**WRITTEN TASK**
Reproduce every line of the data below without any alteration, leaving out the pictures.

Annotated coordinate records
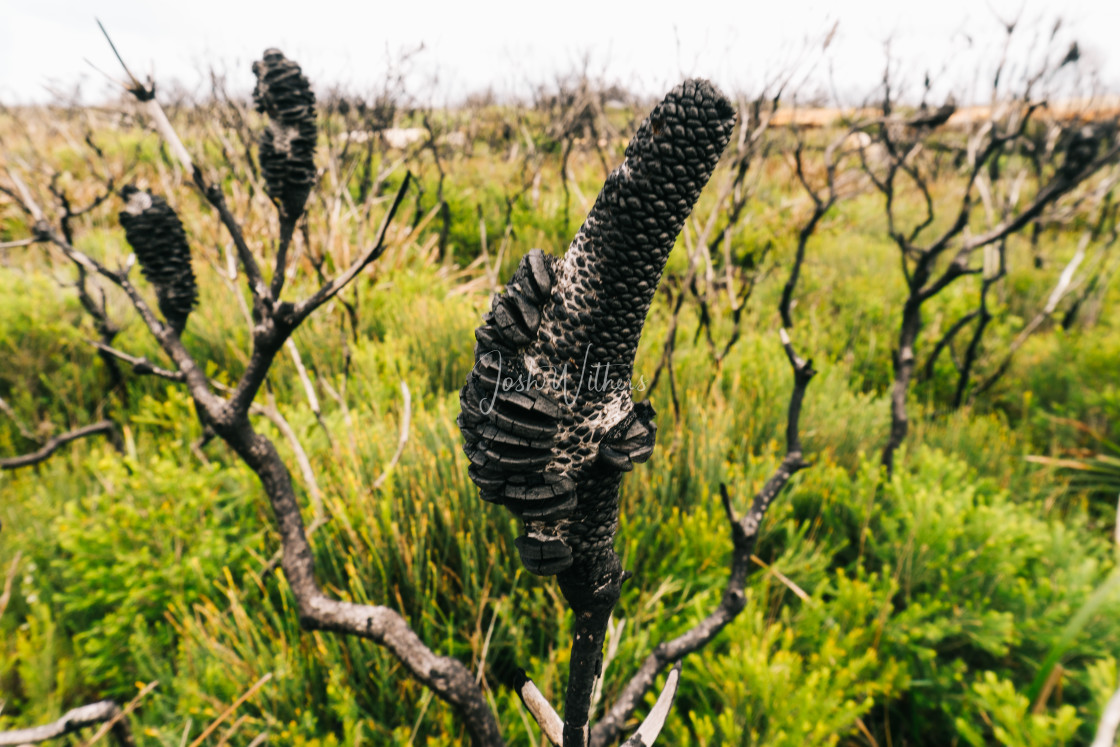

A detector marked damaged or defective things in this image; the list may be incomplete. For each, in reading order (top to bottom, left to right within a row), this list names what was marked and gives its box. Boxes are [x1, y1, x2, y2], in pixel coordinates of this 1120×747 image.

small burnt cone [255, 47, 320, 219]
charred seed cone [255, 47, 320, 219]
burnt banksia cone [255, 49, 320, 223]
charred seed cone [119, 187, 198, 335]
small burnt cone [121, 187, 200, 335]
burnt banksia cone [121, 187, 200, 335]
charred seed cone [456, 77, 734, 577]
burnt banksia cone [456, 83, 734, 582]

**TASK RESULT**
A detector marked damaged or defective things in this image; the list may be incomplete. For each, in reading order (top to bottom, left to right within a row), this list names what was marked and gives its box. Boxes are [x1, y1, x2, y2], in pixel coordinates of this 1120×747 image.

small burnt cone [255, 47, 320, 219]
charred seed cone [255, 47, 320, 219]
burnt banksia cone [255, 49, 320, 223]
charred seed cone [119, 187, 198, 335]
small burnt cone [121, 187, 200, 335]
burnt banksia cone [121, 187, 200, 335]
charred seed cone [456, 77, 734, 577]
burnt banksia cone [456, 83, 734, 582]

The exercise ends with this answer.